Recommended posology:

Non-Small Cell Lung Cancer:
Monotherapy: Adults: The recommended dose of gemcitabine is 1,000 mg/m2, given by 30- minute intravenous infusion. This should be repeated once weekly for three weeks, followed by a one week rest period. This four week cycle is then repeated. Dosage reduction is applied based upon the grade of toxicity experienced by the patient.

Combination use: Adults: Gemcitabine in combination with cisplatin: The recommended dose for gemcitabine is 1,250 mg/m2 body surface area given as a 30-minute intravenous infusion on Days 1 and 8 of the treatment cycle (21 days). Dosage reduction with each cycle or within a cycle may be applied based upon the grade of toxicity experienced by the patient.

Cisplatin has been used at doses between 75-100 mg/m2 once every 3 weeks.

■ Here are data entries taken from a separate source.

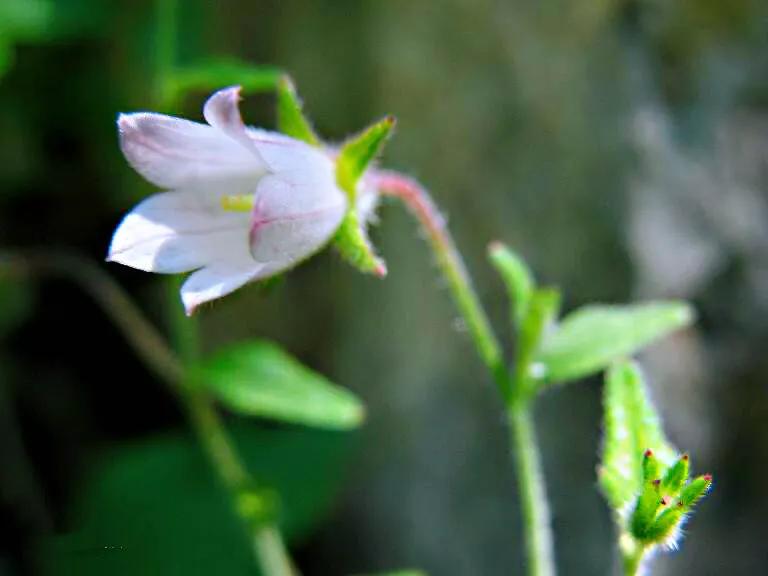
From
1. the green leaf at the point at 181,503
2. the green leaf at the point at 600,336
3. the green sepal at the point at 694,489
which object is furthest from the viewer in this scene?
the green leaf at the point at 181,503

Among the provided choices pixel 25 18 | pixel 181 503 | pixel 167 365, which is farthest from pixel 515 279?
pixel 25 18

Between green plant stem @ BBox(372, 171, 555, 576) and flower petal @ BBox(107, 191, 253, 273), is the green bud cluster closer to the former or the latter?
green plant stem @ BBox(372, 171, 555, 576)

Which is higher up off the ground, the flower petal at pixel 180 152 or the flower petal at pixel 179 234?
the flower petal at pixel 180 152

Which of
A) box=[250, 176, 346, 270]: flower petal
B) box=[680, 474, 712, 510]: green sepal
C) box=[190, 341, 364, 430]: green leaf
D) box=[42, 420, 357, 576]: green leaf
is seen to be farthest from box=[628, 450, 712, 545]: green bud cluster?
box=[42, 420, 357, 576]: green leaf

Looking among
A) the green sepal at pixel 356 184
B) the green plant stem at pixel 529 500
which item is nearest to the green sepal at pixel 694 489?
the green plant stem at pixel 529 500

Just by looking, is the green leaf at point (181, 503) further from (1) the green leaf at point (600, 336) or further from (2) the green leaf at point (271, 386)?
(1) the green leaf at point (600, 336)

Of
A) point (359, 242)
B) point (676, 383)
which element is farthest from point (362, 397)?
point (359, 242)

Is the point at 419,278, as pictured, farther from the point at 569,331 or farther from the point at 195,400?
the point at 569,331
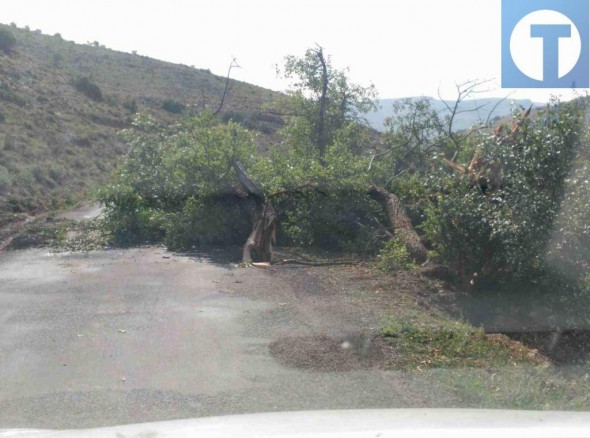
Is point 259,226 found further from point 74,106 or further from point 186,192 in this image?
point 74,106

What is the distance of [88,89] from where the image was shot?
48781 mm

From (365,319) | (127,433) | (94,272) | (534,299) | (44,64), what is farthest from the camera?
(44,64)

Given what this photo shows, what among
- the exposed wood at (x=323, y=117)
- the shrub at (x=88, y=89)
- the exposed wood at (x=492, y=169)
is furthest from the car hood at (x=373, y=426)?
the shrub at (x=88, y=89)

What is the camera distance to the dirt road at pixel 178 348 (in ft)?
20.4

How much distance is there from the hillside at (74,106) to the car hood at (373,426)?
1936cm

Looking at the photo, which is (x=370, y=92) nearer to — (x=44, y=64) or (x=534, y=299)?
(x=534, y=299)

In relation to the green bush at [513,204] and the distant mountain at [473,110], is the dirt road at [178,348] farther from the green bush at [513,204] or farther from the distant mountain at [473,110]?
the distant mountain at [473,110]

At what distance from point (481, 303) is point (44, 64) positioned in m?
45.7

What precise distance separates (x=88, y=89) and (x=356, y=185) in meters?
36.0

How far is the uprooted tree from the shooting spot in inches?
388

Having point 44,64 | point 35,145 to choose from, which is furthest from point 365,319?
point 44,64

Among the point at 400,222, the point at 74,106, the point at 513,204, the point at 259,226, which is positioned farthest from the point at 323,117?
the point at 74,106

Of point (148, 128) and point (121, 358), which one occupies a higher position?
point (148, 128)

Breast cancer: Combination use: Adults: Gemcitabine in combination with paclitaxel is recommended using paclitaxel (175 mg/m2) administered on Day 1 over approximately 3 hours as an intravenous infusion, followed by gemcitabine (1250 mg/m2) as a 30-minute intravenous infusion on Days 1 and 8 of each 21-day cycle. Dose reduction with each cycle or within a cycle may be applied based upon the grade of toxicity experienced by the patient. Patients should have an absolute granulocyte count of at least 1,500 (x106/L) prior to initiation of gemcitabine + paclitaxel combination.

Pancreatic Cancer:
Monotherapy :Adults: The recommended dose of gemcitabine is 1,000 mg/m2, given by 30- minute intravenous infusion. This should be repeated once weekly for up to 7 weeks, followed by a week of rest. Subsequent cycles should consist of injections once weekly for 3 consecutive weeks out of every 4 weeks. Dosage reduction is applied based upon the grade of toxicity experienced by the patient.

Bladder Cancer:
Combination use: Adults: The recommended dose for gemcitabine is 1000 mg/ m2, given by 30- minute infusion. The dose should be given on days 1, 8, and 15 of each 28 day cycle in combination with cisplatin. Cisplatin is given at a recommended dose of 70 mg/m2 on day 1 following gemcitabine or day 2 of each 28 day cycle. This four week cycle is then repeated.
Dosage reduction with each cycle or within a cycle may be applied based upon the grade of toxicity experienced by the patient.

Ovarian cancer.
Combination use: Adults: Gemcitabine in combination with carboplatin is recommended using gemcitabine 1000 mg/m2 administered on Days 1 and 8 of each 21-day cycle as a 30-minute intravenous infusion. After gemcitabine, carboplatin will be given on Day 1 consistent with a target Area under curve (AUC) of 4.0 mg/ml•min. Dosage reduction with each cycle or within a cycle may be applied based upon the grade of toxicity experienced by the patient.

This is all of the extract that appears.